Que La Guajira sea el primer puerto del presidente Abelardo De la Espriella para comenzar sus recorridos nacionales y realizar sus consejos de Gobierno puede ser un gesto político importante. Pero sería un error que todo termine en una fotografía, una lista de promesas y un discurso de ocasión. La Guajira necesita decisiones, recursos, cronogramas y resultados medibles.

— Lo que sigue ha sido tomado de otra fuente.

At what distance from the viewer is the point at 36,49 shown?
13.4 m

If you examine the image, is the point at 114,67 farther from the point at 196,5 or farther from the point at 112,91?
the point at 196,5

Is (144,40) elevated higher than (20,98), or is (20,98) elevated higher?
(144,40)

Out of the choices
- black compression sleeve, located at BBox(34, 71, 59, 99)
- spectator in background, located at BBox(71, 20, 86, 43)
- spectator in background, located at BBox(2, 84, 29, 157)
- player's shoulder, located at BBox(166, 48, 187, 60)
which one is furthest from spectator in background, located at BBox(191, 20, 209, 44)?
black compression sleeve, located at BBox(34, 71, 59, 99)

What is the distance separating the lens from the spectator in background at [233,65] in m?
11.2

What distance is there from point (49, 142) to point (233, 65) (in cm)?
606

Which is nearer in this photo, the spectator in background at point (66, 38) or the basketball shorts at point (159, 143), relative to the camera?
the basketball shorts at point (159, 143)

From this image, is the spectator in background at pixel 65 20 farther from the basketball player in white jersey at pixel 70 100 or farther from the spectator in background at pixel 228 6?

Las cifras obligan a hablar con crudeza. En 2024, el 65,7 % de los guajiros estaba en condición de pobreza monetaria, la segunda tasa más alta del país, solamente superada por Chocó. No estamos hablando, entonces, de una dificultad coyuntural, sino de una crisis estructural que lleva décadas reproduciéndose.
Y ahora aparece una amenaza adicional: El Niño. El Ideam confirmó que las condiciones del fenómeno están presentes y que existe una probabilidad superior al 97 % de que persistan hasta el primer trimestre de 2027. Además, estimó en 81 % la probabilidad de una intensidad muy fuerte entre octubre y diciembre de 2026. Para La Guajira, donde el agua sigue siendo una deuda histórica, esto no puede manejarse como una emergencia más.
El nuevo Gobierno también encontrará una economía regional en transición. Cerrejón suspendió en junio buena parte de sus operaciones y dejó afectados a 12.434 trabajadores entre directos y contratistas, según reportes de la época. El mensaje es evidente: la transición económica no puede esperar a que desaparezcan los empleos para comenzar a diseñarse.
En materia energética tampoco basta con anunciar megavatios. La Anla reportó en 2025 unos 2.500 MW de proyectos renovables licenciados en La Guajira y, en marzo de 2026, autorizó el parque eólico Sirius, de 150 MW. El desafío ahora es convertir ese potencial en empleo, inversión local, infraestructura y bienestar para las comunidades.
Y está el asunto de las Appa. En ocho municipios del sur de La Guajira se han impulsado estas áreas para proteger suelos destinados a la producción de alimentos. No se trata simplemente de rechazarlas o defenderlas: se necesita revisar sus impactos territoriales y garantizar que la protección alimentaria sea compatible con el desarrollo económico y los derechos de las comunidades.
Por eso, el consejo de Gobierno debe salir con una agenda regional de verdad: terminar los ejes del proyecto Ranchería; garantizar agua; preparar al Departamento para El Niño; acelerar proyectos productivos; ordenar la transición laboral de Cerrejón; destrabar inversiones energéticas; revisar las Appa y fortalecer la seguridad en la frontera.
El presidente De la Espriella tiene una oportunidad histórica. Si comienza su Gobierno en La Guajira, que también comience aquí a pagar una deuda que Colombia tiene con este territorio.
La Guajira no necesita que le prometan futuro. Necesita que, y transformen su oscuro presente, para pensar en un futuro lleno de esperanzas.